ニコライ・リョーリフ「大公妃オリガ」、1915年 画像提供:wikipedia.org

ニコライ・リョーリフ「大公妃オリガ」、1915年 画像提供:wikipedia.org

969年の今日、7月11日に、キエフ大公妃のオリガが亡くなった。

 オリガは、ロシア北部のプスコフの出身で生年は不明。夫イーゴリはキエフ大公国の第2代大公だ。

 イーゴリが、東スラヴ人のドレヴャリャーネ族に貢納を課そうとして反発を買い、暗殺されると、オリガは、幼い息子スヴャトスラフの摂政として、国内と周辺部族の動揺を抑え、ドレヴャリャーネ族への復讐を果たす。

 この復讐はその残虐さと執拗さで史上有名なもので、4段階からなる。
 

復讐第1段階 

 イーゴリ暗殺成功で調子に乗ったドレヴャリャーネ族が、オリガに自分たちの公に嫁ぐように求めると、オリガはこう言う。ドレヴャリャーネの使者は、馬や他の乗り物ではなく、船の中に入れ、そして自分が送った使者に、船ごと担がれてやって来い、と。

 彼らが言われた通りに、船に入ってやって来ると、オリガは、予め掘っておいた穴に船を投げ込み、生き埋めにした。

 

2段階
 次いでオリガはドレヴャリャーネ族に使者を送り、自分を妃に迎えたければ、部族の主だった者を使いに送ってくるよう求めた。

 彼らが来訪すると、オリガは蒸し風呂をすすめる。彼らがそのサウナに入るや、オリガは扉を閉め、小屋ごと燃やして、蒸し焼きにしてしまう。

 

3段階 

 さらにオリガは自らドレヴリャーネ族を訪ねる(良い度胸だ!)。そして、夫イーゴリの供養をしたいので、蜜酒を用意するよう頼む。酒盛りで彼らが酔いつぶれると、オリガはオートロク(少年親兵隊員)たちに命じて、皆殺しにする。

 

4段階
 さて、仕上げの第4段階。オリガはドレヴリャーネ族を攻め、首都イースコロステニを包囲する。なかなか陥落しないので、オリガは、家一軒につき三羽の鳩と雀の貢物で包囲を解こうと提案する。
 ドレヴリャーネ族がこれに同意して鳩と雀を与えると、オリガは鳩と雀に硫黄を結わえ付けて、放す。鳥は町に戻り、硫黄が発火して町は焼けた(この話はいくらなんでも嘘くさい)。また、首都以外の町も「平らにした」という。要するに、徹底的に破壊したということだ。

 

税制改革と東方正教会の洗礼 

 オリガはまた、キエフ公国の税制も改革する。

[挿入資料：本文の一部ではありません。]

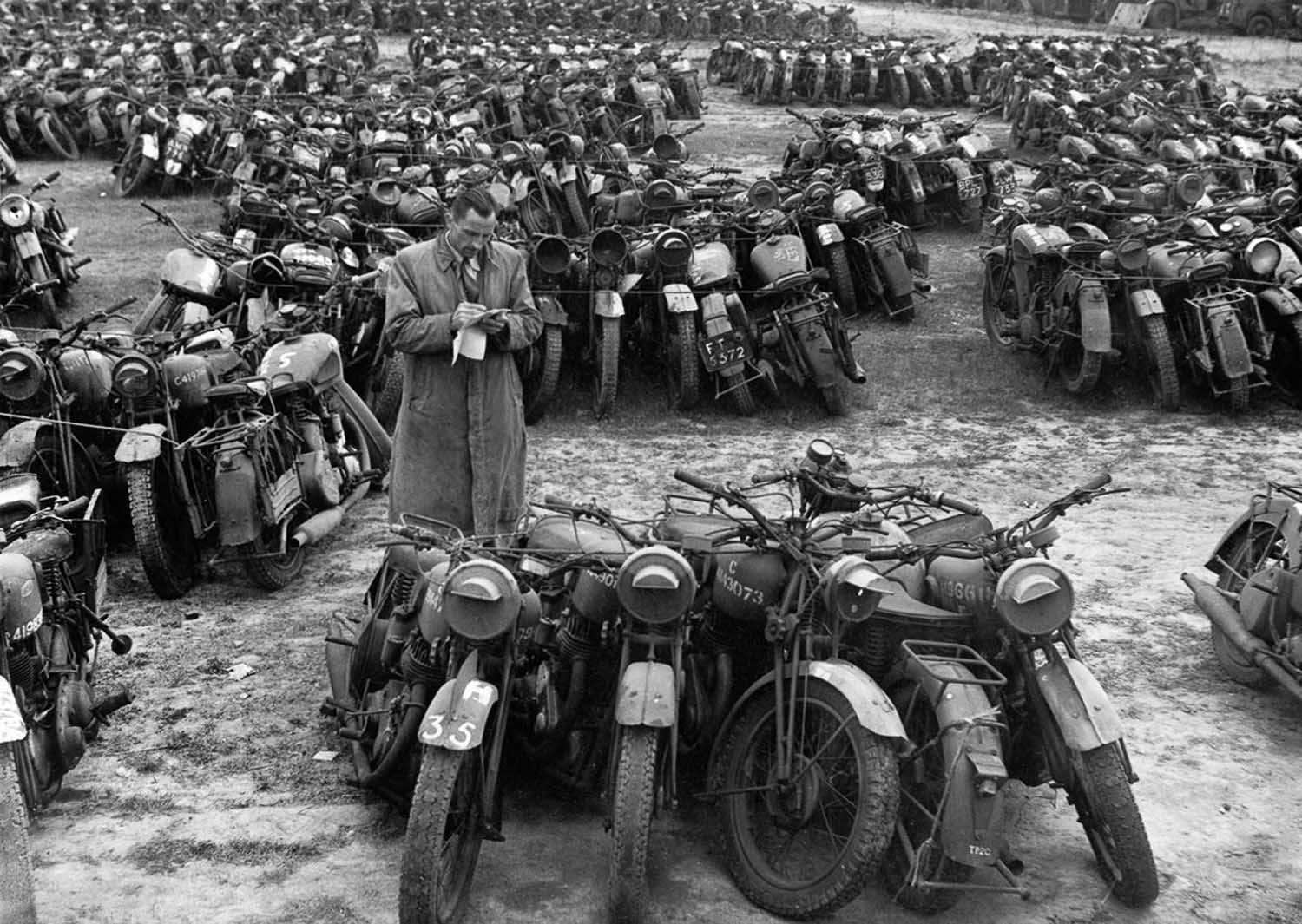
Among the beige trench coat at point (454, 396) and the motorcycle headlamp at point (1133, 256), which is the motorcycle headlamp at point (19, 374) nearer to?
the beige trench coat at point (454, 396)

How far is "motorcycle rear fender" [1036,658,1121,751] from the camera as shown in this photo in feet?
13.0

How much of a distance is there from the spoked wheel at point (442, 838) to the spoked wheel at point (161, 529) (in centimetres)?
288

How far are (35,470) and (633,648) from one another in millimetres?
3513

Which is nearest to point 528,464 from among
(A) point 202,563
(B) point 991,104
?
(A) point 202,563

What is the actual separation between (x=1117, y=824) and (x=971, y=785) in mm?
480

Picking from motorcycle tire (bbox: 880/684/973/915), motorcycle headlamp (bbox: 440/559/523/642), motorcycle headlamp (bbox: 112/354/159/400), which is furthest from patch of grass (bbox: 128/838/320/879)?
motorcycle headlamp (bbox: 112/354/159/400)

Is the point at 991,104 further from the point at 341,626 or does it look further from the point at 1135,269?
the point at 341,626

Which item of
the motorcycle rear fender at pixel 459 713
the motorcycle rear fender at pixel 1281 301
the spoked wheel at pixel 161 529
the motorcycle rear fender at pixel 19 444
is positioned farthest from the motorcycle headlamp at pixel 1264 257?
the motorcycle rear fender at pixel 19 444

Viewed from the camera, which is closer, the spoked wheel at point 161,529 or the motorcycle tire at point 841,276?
the spoked wheel at point 161,529

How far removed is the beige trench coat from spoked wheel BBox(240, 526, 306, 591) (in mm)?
967

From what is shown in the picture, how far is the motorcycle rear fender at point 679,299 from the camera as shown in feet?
29.1

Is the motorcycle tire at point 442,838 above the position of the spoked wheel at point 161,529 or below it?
above

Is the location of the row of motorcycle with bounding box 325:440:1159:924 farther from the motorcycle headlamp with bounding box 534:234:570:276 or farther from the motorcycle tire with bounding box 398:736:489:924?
the motorcycle headlamp with bounding box 534:234:570:276

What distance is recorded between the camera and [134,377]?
6645mm
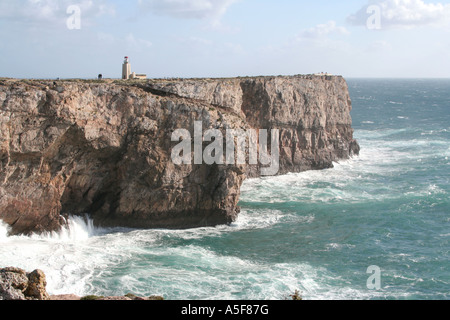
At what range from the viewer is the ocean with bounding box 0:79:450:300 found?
29.5m

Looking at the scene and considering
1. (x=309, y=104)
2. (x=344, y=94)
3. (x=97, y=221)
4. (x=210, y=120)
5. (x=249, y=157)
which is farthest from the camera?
(x=344, y=94)

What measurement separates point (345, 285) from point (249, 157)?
20243 mm

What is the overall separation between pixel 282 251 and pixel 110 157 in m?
15.4

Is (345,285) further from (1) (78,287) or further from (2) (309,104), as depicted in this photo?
(2) (309,104)

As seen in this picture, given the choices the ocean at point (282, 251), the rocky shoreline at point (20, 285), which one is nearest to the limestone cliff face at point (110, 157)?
the ocean at point (282, 251)

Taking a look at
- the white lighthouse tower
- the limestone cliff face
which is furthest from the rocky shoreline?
the white lighthouse tower

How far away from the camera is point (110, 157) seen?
40.0m

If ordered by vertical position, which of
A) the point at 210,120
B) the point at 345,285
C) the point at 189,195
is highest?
A: the point at 210,120

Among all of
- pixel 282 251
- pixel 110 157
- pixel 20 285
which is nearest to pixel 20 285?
pixel 20 285

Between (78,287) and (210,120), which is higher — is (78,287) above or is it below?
below

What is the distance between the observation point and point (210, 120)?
42.7 metres

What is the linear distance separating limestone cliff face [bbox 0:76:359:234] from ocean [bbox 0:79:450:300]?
1.52 m

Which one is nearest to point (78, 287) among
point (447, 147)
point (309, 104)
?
point (309, 104)

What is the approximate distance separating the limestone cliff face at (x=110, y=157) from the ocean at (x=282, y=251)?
1.52 metres
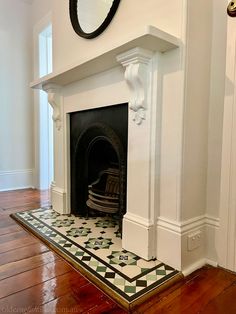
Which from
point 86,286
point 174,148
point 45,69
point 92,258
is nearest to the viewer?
point 86,286

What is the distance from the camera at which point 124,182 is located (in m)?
1.76

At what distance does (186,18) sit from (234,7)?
0.90ft

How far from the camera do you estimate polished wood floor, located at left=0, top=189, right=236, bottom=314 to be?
1128 mm

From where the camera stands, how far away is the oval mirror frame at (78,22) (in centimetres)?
171

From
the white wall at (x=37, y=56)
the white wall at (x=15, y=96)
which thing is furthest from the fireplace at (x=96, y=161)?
the white wall at (x=15, y=96)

それまでは、地方のボスに任せるという効率の悪いやり方だったが、大公直轄の貢税所を設置し、自らが任命した徴税人を配置した。

 さらにオリガは、東ローマ帝国(ビザンチン)への接近もはかり、自ら957年にコンスタンチノープルを訪れて、東方正教会の洗礼を受けた。このことは、ビザンチン側の記録に残っている。

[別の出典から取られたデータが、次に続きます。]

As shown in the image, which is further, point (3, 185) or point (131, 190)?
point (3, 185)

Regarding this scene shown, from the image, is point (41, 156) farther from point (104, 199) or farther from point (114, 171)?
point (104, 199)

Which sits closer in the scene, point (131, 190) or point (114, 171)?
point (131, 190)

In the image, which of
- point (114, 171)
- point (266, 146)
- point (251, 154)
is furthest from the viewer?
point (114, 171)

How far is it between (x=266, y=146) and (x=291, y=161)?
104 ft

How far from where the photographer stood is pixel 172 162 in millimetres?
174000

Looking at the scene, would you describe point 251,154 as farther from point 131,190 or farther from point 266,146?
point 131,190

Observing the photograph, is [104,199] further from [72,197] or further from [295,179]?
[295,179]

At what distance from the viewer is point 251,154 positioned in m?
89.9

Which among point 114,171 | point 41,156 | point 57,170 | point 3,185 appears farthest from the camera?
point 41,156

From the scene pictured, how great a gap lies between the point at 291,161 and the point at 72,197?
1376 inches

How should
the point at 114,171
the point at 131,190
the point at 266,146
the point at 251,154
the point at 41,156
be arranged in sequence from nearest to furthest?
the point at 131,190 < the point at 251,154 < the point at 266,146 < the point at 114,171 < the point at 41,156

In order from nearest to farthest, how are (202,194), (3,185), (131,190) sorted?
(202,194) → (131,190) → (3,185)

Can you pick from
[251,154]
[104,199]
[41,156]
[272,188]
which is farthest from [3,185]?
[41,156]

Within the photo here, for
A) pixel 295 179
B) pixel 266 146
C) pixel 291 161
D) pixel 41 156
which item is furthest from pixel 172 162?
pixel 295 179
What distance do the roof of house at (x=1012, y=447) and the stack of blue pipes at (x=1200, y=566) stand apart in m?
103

 989年に、オリガの孫のウラジーミル聖公が、キリスト教を国教として導入することになる。

 

なぜビザンチンか 

 オリガは東フランク王国(後の神聖ローマ帝国)のオットー1世にも使者を送っているが、結局、ビザンチンとの関係を優先していくことになる。

 理由は、ビザンチンの技術、統治制度、文化の導入がひとつ。この帝国は「ギリシアの火」(ギリシア火薬)という焼夷兵器を使いこなす軍事大国でもあった。

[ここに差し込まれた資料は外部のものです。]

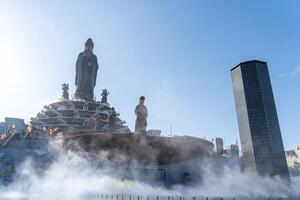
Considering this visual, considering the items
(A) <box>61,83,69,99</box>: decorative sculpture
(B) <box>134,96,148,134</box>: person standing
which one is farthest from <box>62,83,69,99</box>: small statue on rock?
(B) <box>134,96,148,134</box>: person standing

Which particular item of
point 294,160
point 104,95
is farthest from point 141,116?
point 294,160

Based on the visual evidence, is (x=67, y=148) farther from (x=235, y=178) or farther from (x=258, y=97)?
(x=258, y=97)

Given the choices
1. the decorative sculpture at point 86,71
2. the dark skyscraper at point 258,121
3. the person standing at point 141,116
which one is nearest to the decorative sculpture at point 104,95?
the decorative sculpture at point 86,71

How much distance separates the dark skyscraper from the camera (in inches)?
5113

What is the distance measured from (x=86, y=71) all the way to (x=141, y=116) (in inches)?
1146

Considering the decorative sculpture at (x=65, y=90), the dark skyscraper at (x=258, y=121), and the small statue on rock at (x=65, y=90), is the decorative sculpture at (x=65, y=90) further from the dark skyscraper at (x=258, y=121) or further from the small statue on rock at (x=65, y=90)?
the dark skyscraper at (x=258, y=121)

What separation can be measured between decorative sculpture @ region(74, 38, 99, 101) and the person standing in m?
25.8

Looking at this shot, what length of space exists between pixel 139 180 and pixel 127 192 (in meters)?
2.76

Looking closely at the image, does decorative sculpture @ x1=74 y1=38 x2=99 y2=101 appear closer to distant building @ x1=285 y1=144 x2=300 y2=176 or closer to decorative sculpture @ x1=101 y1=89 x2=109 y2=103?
decorative sculpture @ x1=101 y1=89 x2=109 y2=103

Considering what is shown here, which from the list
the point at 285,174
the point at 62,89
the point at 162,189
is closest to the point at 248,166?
the point at 285,174

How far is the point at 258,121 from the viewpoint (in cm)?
14288

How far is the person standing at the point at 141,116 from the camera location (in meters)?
29.0

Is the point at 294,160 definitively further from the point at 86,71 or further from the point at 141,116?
the point at 141,116

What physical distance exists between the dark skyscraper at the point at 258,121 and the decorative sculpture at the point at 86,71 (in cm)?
9870
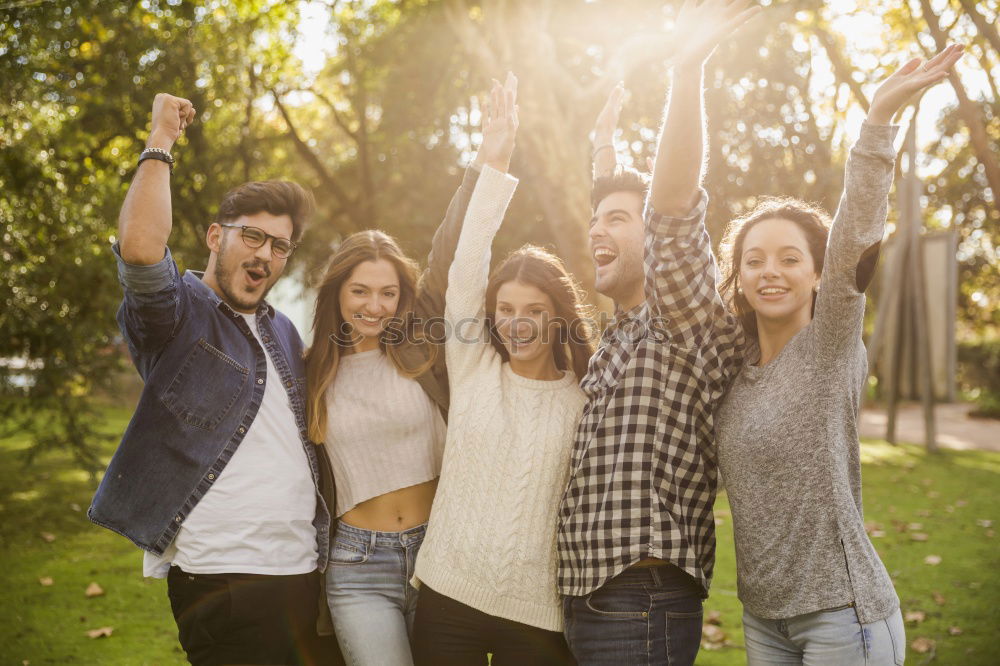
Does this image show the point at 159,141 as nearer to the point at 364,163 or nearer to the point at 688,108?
the point at 688,108

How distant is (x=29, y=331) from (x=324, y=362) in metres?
5.98

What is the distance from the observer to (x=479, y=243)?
10.4 ft

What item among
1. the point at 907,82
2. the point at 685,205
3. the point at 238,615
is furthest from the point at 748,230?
the point at 238,615

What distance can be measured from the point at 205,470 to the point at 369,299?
983 millimetres

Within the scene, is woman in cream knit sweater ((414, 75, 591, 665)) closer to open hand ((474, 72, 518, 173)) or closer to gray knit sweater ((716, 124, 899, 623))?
open hand ((474, 72, 518, 173))

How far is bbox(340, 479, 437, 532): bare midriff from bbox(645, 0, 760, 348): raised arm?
131 centimetres

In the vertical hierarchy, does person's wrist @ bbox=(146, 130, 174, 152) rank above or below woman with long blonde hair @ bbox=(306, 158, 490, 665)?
above

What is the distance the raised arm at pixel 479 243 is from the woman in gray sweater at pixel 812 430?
1.00 meters

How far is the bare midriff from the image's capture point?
3164mm

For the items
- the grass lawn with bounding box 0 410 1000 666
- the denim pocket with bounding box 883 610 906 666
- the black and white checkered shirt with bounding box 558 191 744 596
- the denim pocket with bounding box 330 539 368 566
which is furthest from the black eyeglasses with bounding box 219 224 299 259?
the grass lawn with bounding box 0 410 1000 666

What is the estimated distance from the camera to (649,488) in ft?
8.07

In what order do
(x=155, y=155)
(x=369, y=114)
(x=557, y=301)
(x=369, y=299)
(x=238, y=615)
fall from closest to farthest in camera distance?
(x=155, y=155) → (x=238, y=615) → (x=557, y=301) → (x=369, y=299) → (x=369, y=114)

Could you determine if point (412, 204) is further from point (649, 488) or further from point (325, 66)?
point (649, 488)

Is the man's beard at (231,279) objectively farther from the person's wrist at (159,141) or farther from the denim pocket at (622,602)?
the denim pocket at (622,602)
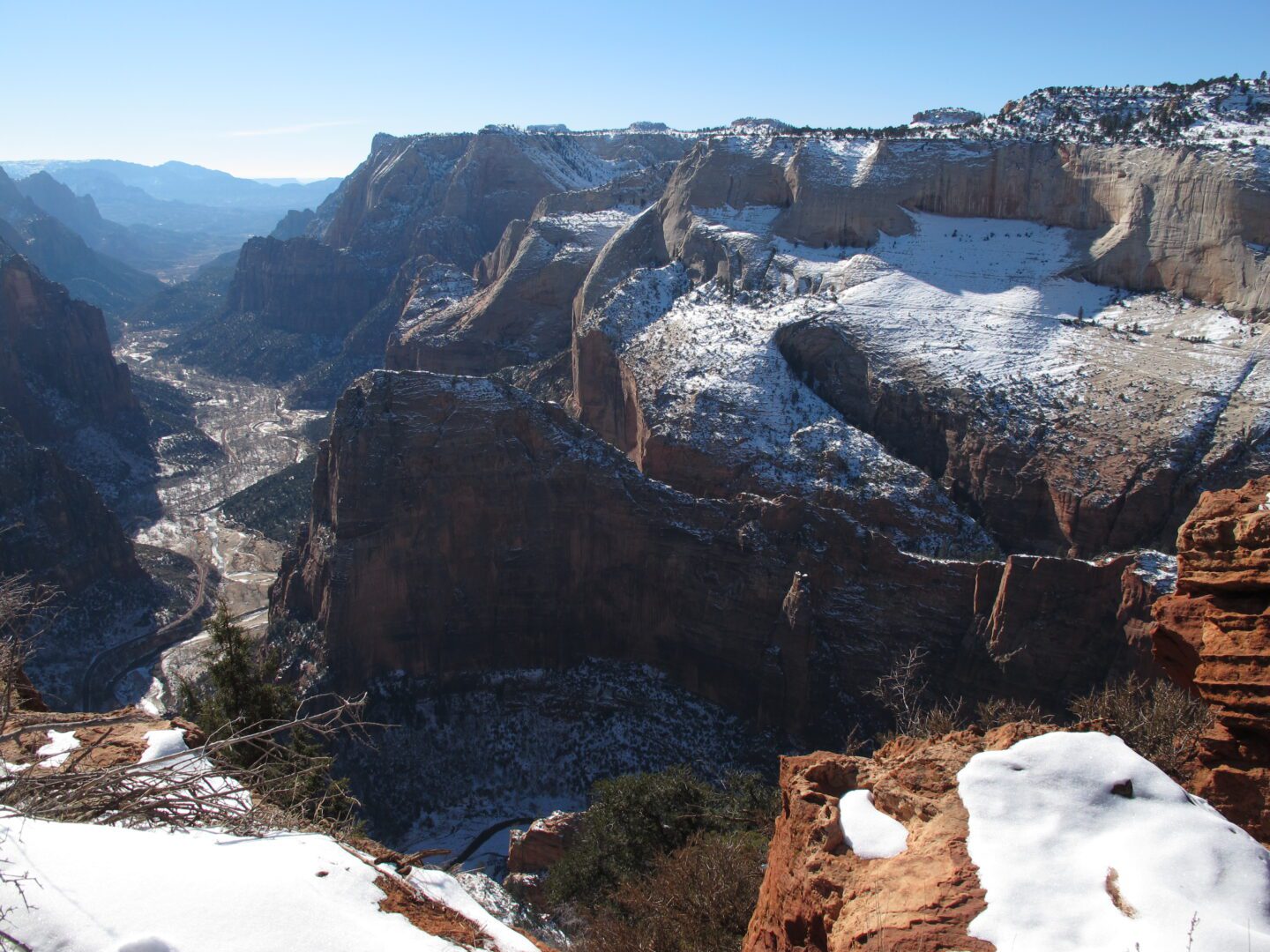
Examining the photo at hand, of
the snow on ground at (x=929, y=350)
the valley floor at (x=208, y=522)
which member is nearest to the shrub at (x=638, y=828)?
the valley floor at (x=208, y=522)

 また、ビザンチンもキエフ公国も、黒海北岸にあって猛威を振るった遊牧民ペチェネグに苦しめられていたので、両者の連携は、地政学的にも好都合だった。

 キエフ公国は、黒海からバルト海にいたるドニエプル水系の交易で栄えてきたから、ペチェネグ族の制圧は死活問題だった。オリガの息子スヴャトスラフも、ペチェネグ族に殺されている。

 986年、オリガはキエフで亡くなった。1547年にロシアの女性として初めて列聖されている。